Texte extrait:
★ ★ ★
Dans l’existence de cette vie-là adopte la forme d’un long rouleau, en hommage à Sur la route de Jack Kerouac, leitmotiv du récit. Il se divise en deux parties symétriques, chacune composée de quinze chapitres : la première (au présent) suit les quinze journées de la crise financière de 2008 (15-29 septembre), tandis que la seconde (au passé) s’articule autour des quinze étoiles des constellations d’automne et d’hiver (octobre 2008-janvier 2009) pendant les élections présidentielles américaines. Ces quinze chapitres font, dans chacune des deux parties du roman, écho à une étoile qui traverse le texte et dont les différentes significations, tant culturelles qu’historiques, se superposent à celle qu’elle revêt pour le personnage : l’étoile de la littérature – bonne étoile, étoile métaphysique – dont les pointes désignent six héroïnes et héros fictionnels (Anna, Ida, Sylvia et Bell, Gatsby, Paradise). En outre, ces deux parties sont séparées en leur centre par un rideau textuel, constitué d’incipit extraits de 128 œuvres romanesques et poétiques américaines. Le roman s’achève sur une chute graphique où les lettres, disposées sous forme de matrice, dévoilent le secret de la littérature, avant de se refermer sur un épilogue. Les écrivains et les personnalités qui jalonnent le roman ne sont jamais nommées de leur véritable nom, mais seulement par leurs surnoms, issus de leurs propres œuvres ou de sources publiques qu'un index, en fin de volume, permet de situer. Pour les personnes réelles - en interaction avec le personnage principal - elles apparaissent seulement sous l’entité de leur fonction ou statut, hormis « Rambo », le dealer de marijuana bio : « l’Écrivain » (Bret Easton Ellis), « le Critique » (Harold Bloom), « le Conservateur » (en:Paul Holdengräber) et « l’Agent littéraire » (en:Amanda Urban). Si l’on retrouve dans ce roman « l’écriture blanche » de son premier roman, celle-ci y est plus dense, se déployant à travers des périphrases où références et citations se font écho, reformulant sans cesse la réalité des lieux et des événements en une sorte de gigantesque palimpseste des symboles et de la mythologie américaine, faisant de ce texte un véritable roman à clef envoûtant qui peut être appréhendé comme un « thriller ». L’ampleur et l’exigence de ce roman soulignent ainsi l’ambition d’une écriture capable d’opérer elle-même sur la réalité qu’elle décrit pour faire de la littérature la seule « vraie vie » possible.
★ ★ ★
Données enregistrées:
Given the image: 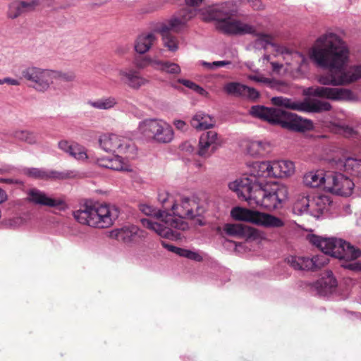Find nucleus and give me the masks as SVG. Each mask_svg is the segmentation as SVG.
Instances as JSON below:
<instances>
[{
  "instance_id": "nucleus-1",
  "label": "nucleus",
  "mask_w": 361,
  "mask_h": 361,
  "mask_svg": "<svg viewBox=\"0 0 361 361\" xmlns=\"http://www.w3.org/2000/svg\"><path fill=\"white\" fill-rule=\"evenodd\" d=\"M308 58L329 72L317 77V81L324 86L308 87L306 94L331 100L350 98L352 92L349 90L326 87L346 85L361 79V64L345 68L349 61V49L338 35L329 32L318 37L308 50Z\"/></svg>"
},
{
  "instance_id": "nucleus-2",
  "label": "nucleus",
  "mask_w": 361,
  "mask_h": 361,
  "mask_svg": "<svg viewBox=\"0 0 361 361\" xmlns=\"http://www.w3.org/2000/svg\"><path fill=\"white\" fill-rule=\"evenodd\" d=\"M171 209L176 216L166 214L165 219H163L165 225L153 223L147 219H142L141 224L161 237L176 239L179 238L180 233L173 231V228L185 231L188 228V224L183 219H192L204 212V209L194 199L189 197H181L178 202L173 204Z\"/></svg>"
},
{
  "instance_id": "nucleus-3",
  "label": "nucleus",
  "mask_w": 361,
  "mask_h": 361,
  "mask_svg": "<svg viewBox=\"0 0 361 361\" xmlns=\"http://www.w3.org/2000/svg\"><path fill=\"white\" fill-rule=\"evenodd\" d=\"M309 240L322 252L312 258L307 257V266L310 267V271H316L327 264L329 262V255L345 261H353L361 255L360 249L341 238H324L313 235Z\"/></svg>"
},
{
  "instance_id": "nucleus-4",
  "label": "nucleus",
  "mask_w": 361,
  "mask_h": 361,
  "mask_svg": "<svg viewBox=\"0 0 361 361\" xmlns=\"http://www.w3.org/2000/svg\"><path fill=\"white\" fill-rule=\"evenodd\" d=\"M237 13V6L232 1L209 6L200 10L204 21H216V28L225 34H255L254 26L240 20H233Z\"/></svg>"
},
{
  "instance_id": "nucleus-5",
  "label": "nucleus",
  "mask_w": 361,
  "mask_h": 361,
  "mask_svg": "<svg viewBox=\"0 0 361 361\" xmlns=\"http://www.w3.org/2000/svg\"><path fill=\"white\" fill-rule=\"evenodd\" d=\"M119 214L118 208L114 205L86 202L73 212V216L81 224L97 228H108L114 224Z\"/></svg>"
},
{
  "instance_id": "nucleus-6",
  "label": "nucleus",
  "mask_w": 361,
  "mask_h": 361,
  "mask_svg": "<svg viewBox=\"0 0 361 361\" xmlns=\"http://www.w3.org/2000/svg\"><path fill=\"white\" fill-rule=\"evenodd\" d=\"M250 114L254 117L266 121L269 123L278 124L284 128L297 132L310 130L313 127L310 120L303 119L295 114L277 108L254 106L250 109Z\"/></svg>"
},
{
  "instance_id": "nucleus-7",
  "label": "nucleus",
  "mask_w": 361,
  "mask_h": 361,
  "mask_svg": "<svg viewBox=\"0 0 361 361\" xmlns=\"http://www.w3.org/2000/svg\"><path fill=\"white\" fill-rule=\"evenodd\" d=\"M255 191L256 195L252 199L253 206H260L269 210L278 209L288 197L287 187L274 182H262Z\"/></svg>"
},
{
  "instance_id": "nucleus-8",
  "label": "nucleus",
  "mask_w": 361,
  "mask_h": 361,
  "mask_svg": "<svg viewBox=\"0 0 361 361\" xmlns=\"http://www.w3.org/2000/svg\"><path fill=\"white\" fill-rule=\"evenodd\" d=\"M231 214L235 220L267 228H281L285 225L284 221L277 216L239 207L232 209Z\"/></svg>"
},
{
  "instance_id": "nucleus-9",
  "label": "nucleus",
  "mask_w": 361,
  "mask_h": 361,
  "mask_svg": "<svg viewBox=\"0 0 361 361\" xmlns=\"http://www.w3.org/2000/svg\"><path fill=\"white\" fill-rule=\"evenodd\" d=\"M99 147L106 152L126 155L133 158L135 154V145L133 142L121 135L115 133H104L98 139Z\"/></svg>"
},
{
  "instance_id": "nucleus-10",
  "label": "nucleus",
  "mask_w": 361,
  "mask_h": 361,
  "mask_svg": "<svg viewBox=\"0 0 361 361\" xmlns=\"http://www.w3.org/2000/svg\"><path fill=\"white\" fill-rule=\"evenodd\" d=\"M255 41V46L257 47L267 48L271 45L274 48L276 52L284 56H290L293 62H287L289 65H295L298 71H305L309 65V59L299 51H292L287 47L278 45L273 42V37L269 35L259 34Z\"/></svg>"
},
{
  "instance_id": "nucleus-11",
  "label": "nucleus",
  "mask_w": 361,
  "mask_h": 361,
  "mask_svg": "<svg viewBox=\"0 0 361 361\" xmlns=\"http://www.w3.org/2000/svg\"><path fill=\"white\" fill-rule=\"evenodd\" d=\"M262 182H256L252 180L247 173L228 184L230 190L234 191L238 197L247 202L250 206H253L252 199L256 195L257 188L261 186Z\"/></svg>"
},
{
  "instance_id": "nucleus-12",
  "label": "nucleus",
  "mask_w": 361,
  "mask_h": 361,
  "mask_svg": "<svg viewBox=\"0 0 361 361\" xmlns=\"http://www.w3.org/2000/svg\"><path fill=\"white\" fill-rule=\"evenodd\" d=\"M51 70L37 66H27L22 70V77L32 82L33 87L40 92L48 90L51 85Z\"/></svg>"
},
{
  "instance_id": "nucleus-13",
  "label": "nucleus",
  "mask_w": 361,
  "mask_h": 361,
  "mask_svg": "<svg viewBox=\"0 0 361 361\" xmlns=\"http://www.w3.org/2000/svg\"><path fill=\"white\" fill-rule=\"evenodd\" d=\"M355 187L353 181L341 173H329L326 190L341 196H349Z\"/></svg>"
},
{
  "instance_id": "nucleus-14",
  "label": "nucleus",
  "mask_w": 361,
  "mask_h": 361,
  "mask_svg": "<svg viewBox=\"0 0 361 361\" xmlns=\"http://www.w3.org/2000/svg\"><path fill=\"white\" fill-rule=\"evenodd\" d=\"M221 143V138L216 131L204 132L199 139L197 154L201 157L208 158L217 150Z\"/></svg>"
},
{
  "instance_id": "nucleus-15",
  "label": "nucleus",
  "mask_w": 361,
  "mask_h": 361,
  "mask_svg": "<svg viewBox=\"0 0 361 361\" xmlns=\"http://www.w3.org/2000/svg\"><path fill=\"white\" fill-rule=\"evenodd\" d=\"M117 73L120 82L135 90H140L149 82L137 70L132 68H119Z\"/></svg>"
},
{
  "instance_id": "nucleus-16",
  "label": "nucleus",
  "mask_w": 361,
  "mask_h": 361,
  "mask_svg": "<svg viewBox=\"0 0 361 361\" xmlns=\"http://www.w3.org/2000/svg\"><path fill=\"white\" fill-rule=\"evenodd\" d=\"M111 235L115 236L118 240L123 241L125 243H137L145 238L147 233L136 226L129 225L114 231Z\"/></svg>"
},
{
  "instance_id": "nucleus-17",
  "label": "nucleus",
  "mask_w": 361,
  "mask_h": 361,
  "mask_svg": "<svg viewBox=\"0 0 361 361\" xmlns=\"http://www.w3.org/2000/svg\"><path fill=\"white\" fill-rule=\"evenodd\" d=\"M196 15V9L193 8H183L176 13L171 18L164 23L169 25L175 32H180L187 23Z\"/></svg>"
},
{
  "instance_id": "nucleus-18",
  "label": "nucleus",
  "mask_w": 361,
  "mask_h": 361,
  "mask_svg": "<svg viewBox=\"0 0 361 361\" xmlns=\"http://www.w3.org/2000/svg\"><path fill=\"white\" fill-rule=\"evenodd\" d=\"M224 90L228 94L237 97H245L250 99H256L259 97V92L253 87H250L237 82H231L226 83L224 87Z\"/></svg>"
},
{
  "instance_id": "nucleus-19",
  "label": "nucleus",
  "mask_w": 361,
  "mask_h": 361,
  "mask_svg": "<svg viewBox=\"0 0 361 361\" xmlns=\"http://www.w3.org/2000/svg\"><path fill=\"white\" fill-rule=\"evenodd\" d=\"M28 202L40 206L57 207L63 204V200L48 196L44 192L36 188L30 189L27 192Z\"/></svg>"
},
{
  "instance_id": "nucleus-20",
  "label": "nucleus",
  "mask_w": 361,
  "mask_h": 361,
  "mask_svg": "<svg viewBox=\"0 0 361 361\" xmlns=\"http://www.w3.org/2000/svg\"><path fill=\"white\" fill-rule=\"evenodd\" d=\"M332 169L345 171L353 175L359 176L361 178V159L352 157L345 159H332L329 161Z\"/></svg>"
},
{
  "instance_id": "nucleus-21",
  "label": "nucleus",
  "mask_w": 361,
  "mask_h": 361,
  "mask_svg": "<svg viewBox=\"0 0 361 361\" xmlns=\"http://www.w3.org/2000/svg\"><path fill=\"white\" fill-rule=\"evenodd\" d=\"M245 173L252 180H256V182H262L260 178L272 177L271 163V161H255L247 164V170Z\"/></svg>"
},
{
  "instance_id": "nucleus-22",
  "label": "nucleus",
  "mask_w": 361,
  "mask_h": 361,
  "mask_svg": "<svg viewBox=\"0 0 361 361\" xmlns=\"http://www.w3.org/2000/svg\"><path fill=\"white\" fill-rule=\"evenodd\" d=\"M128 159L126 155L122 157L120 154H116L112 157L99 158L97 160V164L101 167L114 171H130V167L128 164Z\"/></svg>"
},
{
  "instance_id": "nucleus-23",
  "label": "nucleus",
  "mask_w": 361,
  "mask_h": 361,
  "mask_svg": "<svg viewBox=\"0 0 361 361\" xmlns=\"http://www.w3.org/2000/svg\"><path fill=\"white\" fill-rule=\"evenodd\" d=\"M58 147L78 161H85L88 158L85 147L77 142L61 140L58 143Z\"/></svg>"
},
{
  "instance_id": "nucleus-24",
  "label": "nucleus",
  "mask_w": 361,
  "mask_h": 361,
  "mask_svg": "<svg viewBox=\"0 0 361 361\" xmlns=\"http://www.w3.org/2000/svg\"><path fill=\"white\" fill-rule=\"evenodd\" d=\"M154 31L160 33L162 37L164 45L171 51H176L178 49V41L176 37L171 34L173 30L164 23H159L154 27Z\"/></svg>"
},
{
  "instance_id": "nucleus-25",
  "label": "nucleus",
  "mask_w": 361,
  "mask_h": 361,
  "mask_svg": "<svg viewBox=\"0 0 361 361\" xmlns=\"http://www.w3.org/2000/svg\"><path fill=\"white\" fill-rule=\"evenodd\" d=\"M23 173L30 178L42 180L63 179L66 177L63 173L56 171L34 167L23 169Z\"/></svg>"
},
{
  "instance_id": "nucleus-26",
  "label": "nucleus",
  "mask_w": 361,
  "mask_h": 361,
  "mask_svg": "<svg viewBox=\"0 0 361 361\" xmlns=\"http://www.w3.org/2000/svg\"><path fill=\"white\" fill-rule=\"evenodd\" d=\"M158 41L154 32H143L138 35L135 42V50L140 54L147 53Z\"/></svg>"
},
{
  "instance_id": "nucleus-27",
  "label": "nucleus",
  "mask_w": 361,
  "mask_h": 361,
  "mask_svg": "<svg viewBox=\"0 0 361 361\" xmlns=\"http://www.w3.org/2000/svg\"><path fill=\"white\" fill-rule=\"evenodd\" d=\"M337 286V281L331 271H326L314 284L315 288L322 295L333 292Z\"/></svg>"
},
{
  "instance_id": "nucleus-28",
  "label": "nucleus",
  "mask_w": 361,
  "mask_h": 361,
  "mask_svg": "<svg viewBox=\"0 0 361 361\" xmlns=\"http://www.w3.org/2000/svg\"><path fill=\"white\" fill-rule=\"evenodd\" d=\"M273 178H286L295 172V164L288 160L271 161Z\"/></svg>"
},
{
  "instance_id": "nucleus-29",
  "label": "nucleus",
★ ★ ★
D'après le texte extrait ci-dessus, de quoi se compose le rideau textuel qui sépare en leur centre les deux parties du roman ?

D'incipit extraits de 128 œuvres romanesques et poétiques américaines.